** PASSAGE FOR REVIEW follows **
Cost-sensitive algorithm is an effective strategy to solve imbalanced classification problem. However, the misclassification costs are usually determined empirically based on user expertise, which leads to unstable performance of cost-sensitive classification. Therefore, an efficient and accurate method is needed to calculate the optimal cost weights.

Results

In this paper, two approaches are proposed to search for the optimal cost weights, targeting at the highest weighted classification accuracy (WCA). One is the optimal cost weights grid searching and the other is the function fitting. Comparisons are made between these between the two algorithms above. In experiments, we classify imbalanced gene expression data using extreme learning machine to test the cost weights obtained by the two approaches.

Conclusions

Comprehensive experimental results show that the function fitting method is generally more efficient, which can well find the optimal cost weights with acceptable WCA.

Background

Classification of gene expression data reveals tremendous information in various application fields of biomedical research, such as cancer diagnosis, prognosis and predictions [1,2,3]. However, the gene expression data is composed of high-dimensional, noisy and imbalanced data samples [4]. The characteristic of imbalanced data is serious imbalance in the proportion of positive and negative samples [5, 6]. Gene expression data exacts a series of pre-processing steps to eliminate misleading classification results [7]. Moreover, the classification of gene expression data is a cost-sensitive problem, although both positive and negative classifications of cancer genes provide important evidences for doctors to make the treatment plan.

Traditional machine learning algorithms usually assume that the training set is balanced. For imbalanced datasets, such as the gene expression datasets, the classical classification algorithms with the correct classification rates (CCR) may bias towards the majority classes. However, the misclassifications of minority classes usually contribute the higher influences than those of majority classes. Therefore, The introduction of cost sensitive learning (CSL) is necessary to eliminate the defects of traditional classification algorithms for imbalanced datasets. Traditionally, oversampling the minority class, undersampling the majority class, and synthesizing new minority classes can be used to handle this problem. In this work, we utilize a more sophisticated way to search for the optimal weights, and the proposed methods are more advanced than ever.

In CSL, misclassification cost is an important factor to evaluate the classification performance of imbalanced datasets. However, solving the misclassification cost matrix is not a trivial task in many situations [8,9,10]. A direct solution for finding the misclassification costs is to assign them manually according to user expertise or inversely calculate the costs based on class distribution [11,12,13]. More sophisticated solutions can be found by fitting the importance of features to adaptive equations.
** End of PASSAGE FOR REVIEW **
** THE DATA follows **
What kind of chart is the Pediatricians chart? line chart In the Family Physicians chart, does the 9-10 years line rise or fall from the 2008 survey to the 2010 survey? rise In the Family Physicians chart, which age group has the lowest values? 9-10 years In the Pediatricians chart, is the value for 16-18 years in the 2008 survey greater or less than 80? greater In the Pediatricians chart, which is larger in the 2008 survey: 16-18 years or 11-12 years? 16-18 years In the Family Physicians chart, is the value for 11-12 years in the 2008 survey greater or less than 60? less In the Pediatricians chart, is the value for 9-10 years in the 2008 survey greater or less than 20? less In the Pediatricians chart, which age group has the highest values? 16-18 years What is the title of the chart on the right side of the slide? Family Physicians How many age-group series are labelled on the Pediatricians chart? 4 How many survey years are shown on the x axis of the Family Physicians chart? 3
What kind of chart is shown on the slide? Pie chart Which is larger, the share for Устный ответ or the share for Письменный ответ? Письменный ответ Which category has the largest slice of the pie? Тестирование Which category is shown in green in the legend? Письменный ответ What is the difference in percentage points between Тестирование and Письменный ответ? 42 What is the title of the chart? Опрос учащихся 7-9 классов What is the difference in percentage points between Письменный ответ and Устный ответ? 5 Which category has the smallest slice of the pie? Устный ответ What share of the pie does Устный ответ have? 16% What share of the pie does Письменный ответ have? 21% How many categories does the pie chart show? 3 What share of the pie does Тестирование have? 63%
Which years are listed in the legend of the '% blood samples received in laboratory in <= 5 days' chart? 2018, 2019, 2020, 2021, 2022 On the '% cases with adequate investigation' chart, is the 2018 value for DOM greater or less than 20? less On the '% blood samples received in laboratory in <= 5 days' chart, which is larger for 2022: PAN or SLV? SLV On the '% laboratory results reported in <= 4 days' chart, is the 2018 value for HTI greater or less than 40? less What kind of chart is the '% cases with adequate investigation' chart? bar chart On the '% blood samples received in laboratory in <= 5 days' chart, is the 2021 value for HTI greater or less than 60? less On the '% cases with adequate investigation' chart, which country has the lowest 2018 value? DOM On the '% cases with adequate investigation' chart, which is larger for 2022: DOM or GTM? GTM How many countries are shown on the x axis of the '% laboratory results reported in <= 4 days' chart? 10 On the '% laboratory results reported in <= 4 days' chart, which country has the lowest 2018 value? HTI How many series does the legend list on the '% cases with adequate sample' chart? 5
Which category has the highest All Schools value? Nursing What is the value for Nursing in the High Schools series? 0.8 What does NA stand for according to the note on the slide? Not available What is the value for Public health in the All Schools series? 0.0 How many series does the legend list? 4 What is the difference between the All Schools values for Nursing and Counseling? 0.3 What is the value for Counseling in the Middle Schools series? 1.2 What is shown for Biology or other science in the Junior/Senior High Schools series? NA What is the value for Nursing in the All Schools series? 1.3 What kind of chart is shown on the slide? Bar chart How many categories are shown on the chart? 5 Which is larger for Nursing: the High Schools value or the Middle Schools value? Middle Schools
** End of THE DATA **
THE PROBLEM
Which techniques does the passage on cost-sensitive classification name as traditional ways of handling imbalanced datasets? List each one.

TASK RESPONSE
- Oversampling the minority class
- Undersampling the majority class
- Synthesizing new minority classes